Kuzey ve Doğu Suriye'de Kürtlerin oluşturduğu öz yönetim modeli katliamları bitirecek
Değineceğim konulardan biri de Bahçeli’nin girişimiyle birlikte Kürt sorununun çözümüne dair oluşan umutlar. Kürt sorunu, 40 yılı aşkındır Türkiye'de Kürt halkının verdiği özgürlük mücadelesiyle birlikte önemli bir konu başlığı, çok önemli bir sorun oldu. Kürt halkının hem Türkiye’de hem Suriye ve İran'da verdiği özgürlük ve kimlik mücadelesi çok önemli ve anlamlı. Artık sadece bu bölgenin ve ülkenin gündemi değil, artık bütün dünyanın gündemi. Kuzey ve Doğu Suriye'de yaşayan Kürt halkının oluşturmuş olduğu öz yönetim bugün bölgenin ihtiyacı olan ve biraz önce bahsettiğimiz katliamları bitirecek anlayışın ta kendisidir. Suriye'deki Kürtler, bütün Ortadoğu'da en seküler yapıyı, farklı halkların ve inançların bir arada yaşamasını savunan ve bunun anayasal güvence altına alınmasını sağlayan bir yapıyı oluşturmuştur. Özellikle geri plana itilmek istenen, hele de HTŞ yönetimiyle beraber neredeyse yok sayılan kadınların siyasetteki ve toplumdaki temsiliyetinde önemli bir taşıyıcı olmuş, bu konuda önemli bir model sağlamıştır. Eş başkanlık ve eşit temsiliyet her bakımdan önemli ve anlamlıdır.

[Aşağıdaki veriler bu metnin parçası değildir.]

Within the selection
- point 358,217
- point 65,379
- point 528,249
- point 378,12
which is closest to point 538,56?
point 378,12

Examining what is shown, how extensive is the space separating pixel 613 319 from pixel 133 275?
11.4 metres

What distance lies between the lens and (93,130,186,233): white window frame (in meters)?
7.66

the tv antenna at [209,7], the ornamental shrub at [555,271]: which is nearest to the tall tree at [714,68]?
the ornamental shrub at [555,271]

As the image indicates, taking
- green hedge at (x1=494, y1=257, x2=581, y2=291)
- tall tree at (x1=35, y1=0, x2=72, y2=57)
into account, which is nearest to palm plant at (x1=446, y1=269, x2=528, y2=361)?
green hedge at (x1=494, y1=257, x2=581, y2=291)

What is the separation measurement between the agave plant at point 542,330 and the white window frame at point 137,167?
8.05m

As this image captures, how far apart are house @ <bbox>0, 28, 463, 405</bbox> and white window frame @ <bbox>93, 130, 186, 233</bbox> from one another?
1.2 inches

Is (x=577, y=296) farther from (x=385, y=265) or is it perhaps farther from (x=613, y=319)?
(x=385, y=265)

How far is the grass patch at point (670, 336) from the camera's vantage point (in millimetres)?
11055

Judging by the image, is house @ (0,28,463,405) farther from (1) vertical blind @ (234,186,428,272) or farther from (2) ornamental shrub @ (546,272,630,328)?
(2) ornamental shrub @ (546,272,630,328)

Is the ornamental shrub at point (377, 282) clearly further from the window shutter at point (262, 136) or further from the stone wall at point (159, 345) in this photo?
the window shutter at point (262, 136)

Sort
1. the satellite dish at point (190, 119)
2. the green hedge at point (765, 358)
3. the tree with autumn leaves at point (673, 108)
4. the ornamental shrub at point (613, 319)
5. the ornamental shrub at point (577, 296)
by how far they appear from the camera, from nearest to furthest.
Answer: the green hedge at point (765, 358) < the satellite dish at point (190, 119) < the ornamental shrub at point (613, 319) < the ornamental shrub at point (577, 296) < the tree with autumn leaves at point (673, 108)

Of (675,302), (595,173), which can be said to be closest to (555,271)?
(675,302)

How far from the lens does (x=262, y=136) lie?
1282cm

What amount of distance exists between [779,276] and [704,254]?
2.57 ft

Barışa en ufak kapı aralanıyorsa, tüm kesimlerle birlikte o kapıyı ardına kadar açalım istiyoruz
Biz burada iç barışımızı konuşurken bunun, yanı başımızdaki Suriye’den bağımsız olmadığını, çok ciddi bir kader ortaklığı olduğunu biliyoruz. Bizler, DEM Parti olarak, hep şu noktada durduk: Umuda ve barışa dair en ufak bir umut varsa, bir kapı aralanıyorsa, biz o kapıyı ardına kadar demokrasiye güçleriyle ve muhalif olan bütün kesimlerle açalım istiyoruz. Birlikte örelim, örgütleyelim istiyoruz. Benden sonra konuşacak olan Eş Genel Başkanımız Sayın Tuncer Bakırhan Kürt sorununa bu dönemde nasıl yaklaştığımızı, barışla ilgili ne düşündüğümüzü daha detaylı ifade edecek.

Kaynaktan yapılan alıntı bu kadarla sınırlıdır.